Q: Following this setback, what did you do?

Afterwards, with the help of the monk, Thawalama Dhammika, I got myself registered as a representative of the International Buddhist Relief Services organization of Chief Incumbent of a temple in Birmingham, England, Witharandeniye Kashyapa. These monks truly sponsored me. This is not for me but a service done to our motherland. It was only after I registered that I obtained an opportunity to present my views.

Q: What did you say?

I pointed out that the LTTE was an extremely brutal terrorist organization. I emphasized that in operations against them, 29,000 soldiers had sacrificed their lives while 14,000 became disabled due to injuries sustained in fighting with the Tigers.
I further pointed out that if our military which defeated such a vicious organization were punished after levelling war crime allegations against them, it would be akin to punishing the US Navy SEALS that killed the head of Al-Qaeda, Osama bin Laden and other Al-Qaeda terrorists. Although, the UNHRC levelled allegations against the Sri Lankan military on the basis of baseless information, the Prime Minister of the United Kingdom raised a strong voice against her soldiers against whom war crime allegations had been levelled. Unfortunately, it is regrettable that we don’t have such a patriotic leader.

Q: What kinds of responses did you receive in Geneva?

One foreign group came near me, tapped me on the shoulder and told me that it was only now that they had really come to know about the other side. This is because up until then what they knew was the propaganda put out by the LTTE Diaspora.

Q: Did the government’s representative mission speak to you in Geneva? Did you meet them?

No. The government’s team pretended to ignore me. It was Deputy Minister of Foreign Affairs, Dr. Harsha de Silva who was there at the time. They ignored me because they feared that an allegation would be levelled against them.

Q: Who else from Sri Lanka was there in Geneva?

There was a large group who had come to talk on behalf of the Tigers. Executive Director of the Centre for Policy Alternatives, Dr. Paikiasothy Saravanamuttu, former MP, M.K. Shivajilingam, Northern Provincial Councilor, Anandi Sasidaran, former MP, V. Anandasangaree’s son S.G. Anandasangaree, trade unionist, Saman Ratnapriya and civil society activists Sunanda Deshapriya and Dr. Nimalka Fernando were there to talk against our country and the Sri Lankan military.

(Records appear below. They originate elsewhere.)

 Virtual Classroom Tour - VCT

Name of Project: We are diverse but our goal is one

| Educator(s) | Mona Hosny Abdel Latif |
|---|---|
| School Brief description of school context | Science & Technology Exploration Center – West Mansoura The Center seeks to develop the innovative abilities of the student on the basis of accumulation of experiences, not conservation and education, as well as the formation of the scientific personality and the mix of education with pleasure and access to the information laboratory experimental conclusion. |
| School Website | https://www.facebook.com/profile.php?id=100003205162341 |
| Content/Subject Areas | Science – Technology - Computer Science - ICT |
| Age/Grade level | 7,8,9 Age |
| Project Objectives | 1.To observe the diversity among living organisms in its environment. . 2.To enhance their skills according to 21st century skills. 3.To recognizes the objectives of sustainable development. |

Dr. Fernando started off her statement by stating that she had been victimized by the previous government. We don’t know what kind of pressure was levelled against Dr. Fernando by the previous regime.

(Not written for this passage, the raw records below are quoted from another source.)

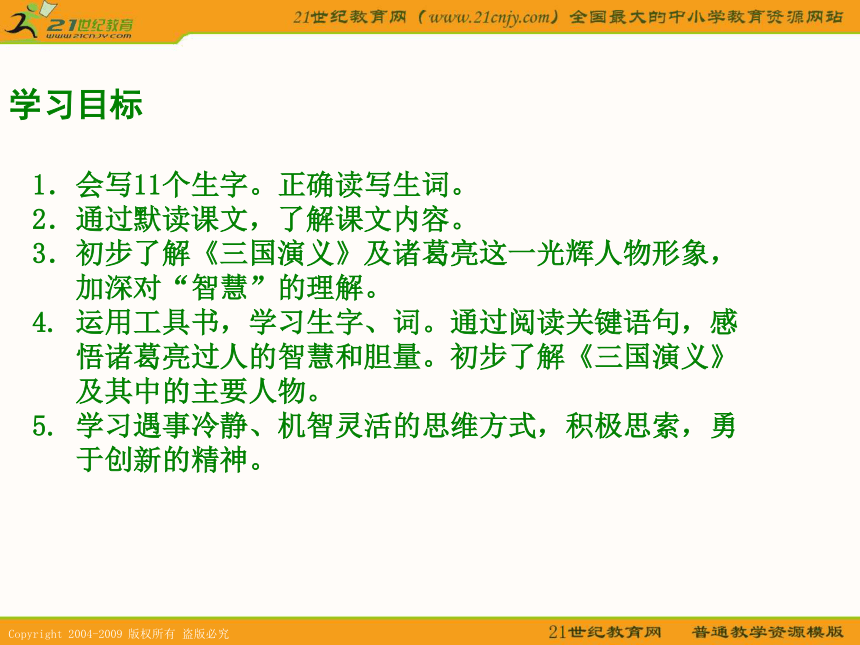 21世纪教育
www.21cnjy.com

21世纪教育网（www.21cnjy.com）全国最大的中小学教育资源网站

学习目标

1. 会写11个生字。正确读写生词。
2. 通过默读课文，了解课文内容。
3. 初步了解《三国演义》及诸葛亮这一光辉人物形象，加深对“智慧”的理解。
4. 运用工具书，学习生字、词。通过阅读关键语句，感悟诸葛亮过人的智慧和胆量。初步了解《三国演义》及其中的主要人物。
5. 学习遇事冷静、机智灵活的思维方式，积极思索，勇于创新的精神。

Copyright 2004-2009 版权所有 盗版必究

21世纪教育网　普通教学资源模版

Q: What kind of influence did you have?

It was only I who spoke on behalf of the country and the military. A certain message went out to the world because of it. Also, at the next UNHRC session, one can find out the impact I may have had from the work I did. A team of ours has to go to the next UNHRC session.

Q: Did you meet the heads of the UNHRC?

No. However, I handed over my document to the Secretary of the United Nations High Commissioner for Human Rights.